---- GIVEN RECORDS

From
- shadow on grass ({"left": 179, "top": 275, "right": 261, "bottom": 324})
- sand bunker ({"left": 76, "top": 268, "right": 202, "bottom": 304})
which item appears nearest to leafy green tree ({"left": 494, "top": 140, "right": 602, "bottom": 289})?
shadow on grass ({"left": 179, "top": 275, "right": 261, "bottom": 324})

--------

TASK DIRECTIONS:
Write out the listing above as a JSON list of strings, one string for each line, and leave out any blank lines.

REPLY:
[
  "From",
  "- shadow on grass ({\"left\": 179, \"top\": 275, \"right\": 261, \"bottom\": 324})",
  "- sand bunker ({\"left\": 76, \"top\": 268, \"right\": 202, \"bottom\": 304})",
  "which item appears nearest to leafy green tree ({\"left\": 494, \"top\": 140, \"right\": 602, \"bottom\": 289})?",
  "shadow on grass ({\"left\": 179, \"top\": 275, \"right\": 261, \"bottom\": 324})"
]